Teaching With Intention ch. 5 - Understanding and Engagement

It's time for Chapter 5 in the Teaching With Intention book study! This week's chapter is hosted by Mr. Kindergarten himself, Greg over at Kindergarten Smorgasboard and another kindergarten blogger, From Kindergarten With Love.



This week's chapter is all about the thinking behind the thinking! I LOVED this chapter, as it gave me a real "behind the scenes" look at the thinking that goes into our interaction with text.  Teaching students about schema is important.  It helps them to understand that everyone comes to the table with their own information about what is being read.  It's how we connect what we read to what we know, that helps us become better readers - and it's important to make this thinking visible to kids. Can I have an "Amen?!"

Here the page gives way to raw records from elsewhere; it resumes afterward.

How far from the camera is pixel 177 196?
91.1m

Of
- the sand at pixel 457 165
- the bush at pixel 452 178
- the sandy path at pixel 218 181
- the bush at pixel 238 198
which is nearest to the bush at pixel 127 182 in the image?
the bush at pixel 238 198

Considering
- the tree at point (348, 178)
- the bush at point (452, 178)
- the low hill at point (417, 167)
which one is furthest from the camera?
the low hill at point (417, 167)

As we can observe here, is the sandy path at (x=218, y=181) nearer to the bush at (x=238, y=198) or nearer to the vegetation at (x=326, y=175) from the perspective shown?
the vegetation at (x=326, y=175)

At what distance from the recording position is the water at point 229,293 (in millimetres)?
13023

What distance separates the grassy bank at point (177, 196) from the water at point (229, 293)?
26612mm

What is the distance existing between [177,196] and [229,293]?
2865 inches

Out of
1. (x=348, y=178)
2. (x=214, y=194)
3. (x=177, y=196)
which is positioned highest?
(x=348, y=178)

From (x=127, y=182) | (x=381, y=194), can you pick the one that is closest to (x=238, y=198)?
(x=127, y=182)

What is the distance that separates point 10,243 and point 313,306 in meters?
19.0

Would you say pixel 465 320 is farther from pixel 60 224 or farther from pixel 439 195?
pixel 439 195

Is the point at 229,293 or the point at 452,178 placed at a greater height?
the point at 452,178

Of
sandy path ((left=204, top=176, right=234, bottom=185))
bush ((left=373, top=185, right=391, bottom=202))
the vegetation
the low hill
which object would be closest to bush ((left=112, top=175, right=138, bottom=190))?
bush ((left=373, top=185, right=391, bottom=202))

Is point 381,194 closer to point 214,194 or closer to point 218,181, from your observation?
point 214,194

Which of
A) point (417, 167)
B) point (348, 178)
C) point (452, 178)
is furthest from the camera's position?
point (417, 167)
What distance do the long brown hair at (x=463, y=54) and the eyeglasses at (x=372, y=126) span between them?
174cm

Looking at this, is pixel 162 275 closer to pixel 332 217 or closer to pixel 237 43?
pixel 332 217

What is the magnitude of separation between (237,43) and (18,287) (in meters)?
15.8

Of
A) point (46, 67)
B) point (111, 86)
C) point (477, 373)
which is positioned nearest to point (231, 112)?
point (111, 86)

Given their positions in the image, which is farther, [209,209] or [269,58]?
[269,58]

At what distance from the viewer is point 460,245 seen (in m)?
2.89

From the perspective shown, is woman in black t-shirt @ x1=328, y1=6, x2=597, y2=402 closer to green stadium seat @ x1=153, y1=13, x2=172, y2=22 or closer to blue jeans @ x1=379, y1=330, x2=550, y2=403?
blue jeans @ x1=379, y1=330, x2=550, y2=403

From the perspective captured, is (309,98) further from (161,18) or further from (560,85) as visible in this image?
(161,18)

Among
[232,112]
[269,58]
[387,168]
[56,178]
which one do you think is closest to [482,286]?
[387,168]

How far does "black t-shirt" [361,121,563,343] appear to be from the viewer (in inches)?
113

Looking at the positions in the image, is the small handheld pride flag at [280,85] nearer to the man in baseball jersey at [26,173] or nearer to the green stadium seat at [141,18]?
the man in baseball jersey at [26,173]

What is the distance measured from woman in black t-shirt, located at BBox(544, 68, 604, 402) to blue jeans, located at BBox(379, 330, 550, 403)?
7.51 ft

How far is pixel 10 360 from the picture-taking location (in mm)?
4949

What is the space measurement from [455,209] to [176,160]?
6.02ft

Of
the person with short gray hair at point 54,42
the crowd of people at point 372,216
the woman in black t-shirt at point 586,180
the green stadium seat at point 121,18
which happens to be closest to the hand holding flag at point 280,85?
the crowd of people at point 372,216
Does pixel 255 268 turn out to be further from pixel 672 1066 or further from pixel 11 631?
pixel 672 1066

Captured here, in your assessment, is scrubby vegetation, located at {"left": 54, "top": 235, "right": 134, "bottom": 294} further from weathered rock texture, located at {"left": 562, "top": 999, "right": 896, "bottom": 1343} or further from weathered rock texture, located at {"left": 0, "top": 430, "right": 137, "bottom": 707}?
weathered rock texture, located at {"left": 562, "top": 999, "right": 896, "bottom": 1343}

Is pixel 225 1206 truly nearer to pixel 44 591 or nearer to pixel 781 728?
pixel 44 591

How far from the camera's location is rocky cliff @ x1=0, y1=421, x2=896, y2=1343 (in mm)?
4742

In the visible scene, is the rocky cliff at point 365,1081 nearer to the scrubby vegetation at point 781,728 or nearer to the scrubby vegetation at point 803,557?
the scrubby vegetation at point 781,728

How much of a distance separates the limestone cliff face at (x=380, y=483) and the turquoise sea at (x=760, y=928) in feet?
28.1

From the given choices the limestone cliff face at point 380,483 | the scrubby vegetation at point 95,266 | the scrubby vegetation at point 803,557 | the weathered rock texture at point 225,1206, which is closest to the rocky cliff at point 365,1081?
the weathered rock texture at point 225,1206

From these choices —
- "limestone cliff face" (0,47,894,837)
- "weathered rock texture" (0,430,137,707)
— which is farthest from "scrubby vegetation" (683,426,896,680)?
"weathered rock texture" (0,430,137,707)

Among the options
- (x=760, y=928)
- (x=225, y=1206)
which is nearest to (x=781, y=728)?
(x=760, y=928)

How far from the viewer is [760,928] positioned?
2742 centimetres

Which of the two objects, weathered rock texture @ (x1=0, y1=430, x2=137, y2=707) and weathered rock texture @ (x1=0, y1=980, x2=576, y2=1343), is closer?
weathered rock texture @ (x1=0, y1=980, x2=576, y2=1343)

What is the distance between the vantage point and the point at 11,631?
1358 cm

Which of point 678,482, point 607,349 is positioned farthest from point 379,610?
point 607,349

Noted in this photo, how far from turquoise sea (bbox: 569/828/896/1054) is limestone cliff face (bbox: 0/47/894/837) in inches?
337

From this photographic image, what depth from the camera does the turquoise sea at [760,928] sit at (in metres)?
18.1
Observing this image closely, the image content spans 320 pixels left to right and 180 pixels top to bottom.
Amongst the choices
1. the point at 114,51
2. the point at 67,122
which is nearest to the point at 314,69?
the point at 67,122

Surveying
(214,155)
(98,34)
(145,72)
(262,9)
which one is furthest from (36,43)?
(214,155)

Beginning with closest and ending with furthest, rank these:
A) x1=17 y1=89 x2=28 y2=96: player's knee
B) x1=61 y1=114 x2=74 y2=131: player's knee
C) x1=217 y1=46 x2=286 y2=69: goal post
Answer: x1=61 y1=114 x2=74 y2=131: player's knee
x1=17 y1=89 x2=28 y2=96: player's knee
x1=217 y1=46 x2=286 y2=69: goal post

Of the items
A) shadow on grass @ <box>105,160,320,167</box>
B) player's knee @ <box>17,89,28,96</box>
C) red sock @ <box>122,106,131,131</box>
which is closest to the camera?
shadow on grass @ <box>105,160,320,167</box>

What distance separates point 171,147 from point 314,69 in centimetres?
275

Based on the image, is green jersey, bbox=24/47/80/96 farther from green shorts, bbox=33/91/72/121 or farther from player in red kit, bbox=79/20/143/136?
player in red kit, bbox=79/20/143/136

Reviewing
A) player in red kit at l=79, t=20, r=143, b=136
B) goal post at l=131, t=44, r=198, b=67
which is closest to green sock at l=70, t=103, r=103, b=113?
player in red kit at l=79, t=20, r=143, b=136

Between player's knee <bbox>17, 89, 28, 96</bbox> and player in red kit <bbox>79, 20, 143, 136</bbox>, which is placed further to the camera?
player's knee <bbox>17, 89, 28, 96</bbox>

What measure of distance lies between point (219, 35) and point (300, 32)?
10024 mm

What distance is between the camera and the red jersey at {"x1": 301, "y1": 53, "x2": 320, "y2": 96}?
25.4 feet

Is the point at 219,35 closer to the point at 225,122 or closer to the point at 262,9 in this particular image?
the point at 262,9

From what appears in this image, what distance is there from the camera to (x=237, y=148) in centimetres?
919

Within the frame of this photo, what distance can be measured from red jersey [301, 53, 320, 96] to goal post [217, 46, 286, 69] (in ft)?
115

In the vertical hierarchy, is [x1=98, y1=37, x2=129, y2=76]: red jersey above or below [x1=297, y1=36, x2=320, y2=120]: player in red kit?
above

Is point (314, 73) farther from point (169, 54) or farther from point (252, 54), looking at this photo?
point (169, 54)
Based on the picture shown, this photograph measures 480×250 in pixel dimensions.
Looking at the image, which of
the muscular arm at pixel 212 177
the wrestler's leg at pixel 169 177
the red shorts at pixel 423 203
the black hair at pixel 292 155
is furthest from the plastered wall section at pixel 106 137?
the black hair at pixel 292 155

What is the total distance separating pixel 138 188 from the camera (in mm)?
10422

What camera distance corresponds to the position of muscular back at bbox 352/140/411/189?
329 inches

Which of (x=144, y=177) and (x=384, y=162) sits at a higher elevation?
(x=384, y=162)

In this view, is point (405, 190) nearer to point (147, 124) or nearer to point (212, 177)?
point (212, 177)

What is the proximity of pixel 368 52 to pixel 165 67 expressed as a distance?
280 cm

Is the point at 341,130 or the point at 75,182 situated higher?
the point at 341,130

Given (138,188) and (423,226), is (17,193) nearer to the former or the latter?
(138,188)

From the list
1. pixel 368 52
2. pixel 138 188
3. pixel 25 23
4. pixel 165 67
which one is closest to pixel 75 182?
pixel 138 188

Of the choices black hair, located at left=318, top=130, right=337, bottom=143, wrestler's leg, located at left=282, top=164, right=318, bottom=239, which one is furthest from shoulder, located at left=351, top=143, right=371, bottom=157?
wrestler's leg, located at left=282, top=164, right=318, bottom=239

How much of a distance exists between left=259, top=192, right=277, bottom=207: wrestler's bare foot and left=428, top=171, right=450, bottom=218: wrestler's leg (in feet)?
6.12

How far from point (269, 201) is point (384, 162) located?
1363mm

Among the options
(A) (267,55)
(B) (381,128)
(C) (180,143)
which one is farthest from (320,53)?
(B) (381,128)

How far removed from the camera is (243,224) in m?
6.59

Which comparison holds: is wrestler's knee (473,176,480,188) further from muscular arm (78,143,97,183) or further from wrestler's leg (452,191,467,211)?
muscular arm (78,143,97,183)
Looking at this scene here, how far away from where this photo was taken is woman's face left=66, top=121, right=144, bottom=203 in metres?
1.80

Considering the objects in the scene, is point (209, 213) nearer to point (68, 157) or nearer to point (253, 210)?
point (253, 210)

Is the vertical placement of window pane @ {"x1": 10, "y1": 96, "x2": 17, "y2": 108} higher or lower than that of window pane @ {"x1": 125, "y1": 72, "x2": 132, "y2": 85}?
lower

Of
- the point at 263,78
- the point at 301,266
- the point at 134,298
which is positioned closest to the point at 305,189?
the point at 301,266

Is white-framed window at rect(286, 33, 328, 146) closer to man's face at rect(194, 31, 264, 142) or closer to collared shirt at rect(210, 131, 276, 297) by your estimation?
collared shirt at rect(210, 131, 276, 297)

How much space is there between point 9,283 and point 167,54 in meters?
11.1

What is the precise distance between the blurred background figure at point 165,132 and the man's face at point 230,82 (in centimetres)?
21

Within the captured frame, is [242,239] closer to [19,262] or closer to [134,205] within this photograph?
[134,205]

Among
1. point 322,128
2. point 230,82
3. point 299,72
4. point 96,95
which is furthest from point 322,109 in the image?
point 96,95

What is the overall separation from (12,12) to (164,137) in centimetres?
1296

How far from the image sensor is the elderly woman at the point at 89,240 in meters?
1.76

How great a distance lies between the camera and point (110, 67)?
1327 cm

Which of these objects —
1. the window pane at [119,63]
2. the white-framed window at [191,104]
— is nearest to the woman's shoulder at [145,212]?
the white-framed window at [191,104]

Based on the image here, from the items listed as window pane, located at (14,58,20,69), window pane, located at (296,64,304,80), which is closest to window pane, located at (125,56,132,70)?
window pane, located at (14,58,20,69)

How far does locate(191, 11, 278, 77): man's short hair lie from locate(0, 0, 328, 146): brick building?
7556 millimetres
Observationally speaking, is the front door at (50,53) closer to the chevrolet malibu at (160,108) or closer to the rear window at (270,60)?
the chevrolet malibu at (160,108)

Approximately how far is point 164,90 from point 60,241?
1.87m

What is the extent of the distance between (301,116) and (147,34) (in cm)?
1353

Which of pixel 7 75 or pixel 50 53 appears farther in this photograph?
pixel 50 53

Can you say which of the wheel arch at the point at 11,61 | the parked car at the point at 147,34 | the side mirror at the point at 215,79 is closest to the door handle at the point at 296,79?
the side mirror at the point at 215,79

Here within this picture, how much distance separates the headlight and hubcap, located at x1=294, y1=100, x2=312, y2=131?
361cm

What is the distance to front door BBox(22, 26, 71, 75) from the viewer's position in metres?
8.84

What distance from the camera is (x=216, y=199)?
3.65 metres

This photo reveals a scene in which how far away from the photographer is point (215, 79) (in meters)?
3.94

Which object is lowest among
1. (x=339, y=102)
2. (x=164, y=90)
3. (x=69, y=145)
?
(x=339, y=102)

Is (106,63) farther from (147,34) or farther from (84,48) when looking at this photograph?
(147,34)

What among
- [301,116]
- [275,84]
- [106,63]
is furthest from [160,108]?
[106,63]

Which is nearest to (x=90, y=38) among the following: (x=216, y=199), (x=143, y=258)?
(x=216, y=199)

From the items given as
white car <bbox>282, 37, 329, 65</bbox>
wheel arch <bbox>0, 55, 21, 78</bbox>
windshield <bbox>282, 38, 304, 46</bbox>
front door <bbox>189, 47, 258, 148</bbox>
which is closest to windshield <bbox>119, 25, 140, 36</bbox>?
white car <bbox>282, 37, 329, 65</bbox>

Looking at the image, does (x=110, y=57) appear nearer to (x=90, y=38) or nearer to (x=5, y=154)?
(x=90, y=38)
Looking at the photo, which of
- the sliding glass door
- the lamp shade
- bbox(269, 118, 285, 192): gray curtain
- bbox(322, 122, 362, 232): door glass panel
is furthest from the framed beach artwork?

I used to use KWL charts as my go to way of starting off a topic.  Admit it, you probably did, too. Those charts had the right idea, but they weren't making good use of the actual thinking that was going on. Then I started using schema charts - charts that showed connected what we already new with new learning, misconceptions and more.  I couldn't find any pictures of my charts, but Greg has some great ones in his blog post HERE.

I also helped my students "see" their thinking by using coding sheets. (You can read the original post {HERE}).


In a nutshell, coding gives students a chance to think about what they are reading and ask themselves how it fits in their schema.

Is it something I already know?
Is it something amazing or interesting?
Is it something new that I didn't know before?
Is it something that makes me ask a question, or that I'm not sure I understand?

You can download my coding sheet here by clicking the image to take you back to my original post.  Then scroll to the bottom and you can download it from there.



Both schema charts and coding "make the comprehension process visible" to students - and that's half the battle! We want students to SEE how good readers think, for them to be able to apply those strategies themselves.  Happy thinking!